• EXERCISE DESCRIPTION:
Among the entries below, find the lines with the word "family" and copy them.

• SUPPLIED MATERIAL:
· · · ·
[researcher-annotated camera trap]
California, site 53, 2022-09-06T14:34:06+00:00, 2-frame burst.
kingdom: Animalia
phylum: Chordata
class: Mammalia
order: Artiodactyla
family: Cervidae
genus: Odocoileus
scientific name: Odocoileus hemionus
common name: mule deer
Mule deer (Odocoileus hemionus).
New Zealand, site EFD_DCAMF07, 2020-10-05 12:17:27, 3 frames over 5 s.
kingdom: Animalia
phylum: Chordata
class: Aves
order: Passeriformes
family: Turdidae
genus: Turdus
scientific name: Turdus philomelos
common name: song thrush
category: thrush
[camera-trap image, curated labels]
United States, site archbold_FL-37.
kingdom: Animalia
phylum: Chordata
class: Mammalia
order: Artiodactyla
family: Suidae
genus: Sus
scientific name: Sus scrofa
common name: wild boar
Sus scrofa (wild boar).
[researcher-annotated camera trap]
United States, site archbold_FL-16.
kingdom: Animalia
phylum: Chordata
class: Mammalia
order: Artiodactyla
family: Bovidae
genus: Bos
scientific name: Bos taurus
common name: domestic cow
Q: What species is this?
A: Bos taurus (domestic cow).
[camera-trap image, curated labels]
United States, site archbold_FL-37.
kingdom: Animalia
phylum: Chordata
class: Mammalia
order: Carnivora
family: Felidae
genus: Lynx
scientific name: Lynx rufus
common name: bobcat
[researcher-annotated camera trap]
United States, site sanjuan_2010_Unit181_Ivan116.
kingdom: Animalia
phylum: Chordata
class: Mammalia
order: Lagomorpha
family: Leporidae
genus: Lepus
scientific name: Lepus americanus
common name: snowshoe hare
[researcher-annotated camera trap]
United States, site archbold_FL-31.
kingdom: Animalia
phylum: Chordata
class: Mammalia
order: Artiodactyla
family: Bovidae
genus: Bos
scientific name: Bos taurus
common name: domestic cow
· · · ·
• RESPONSE AREA:
family: Cervidae
family: Turdidae
family: Suidae
family: Bovidae
family: Felidae
family: Leporidae
family: Bovidae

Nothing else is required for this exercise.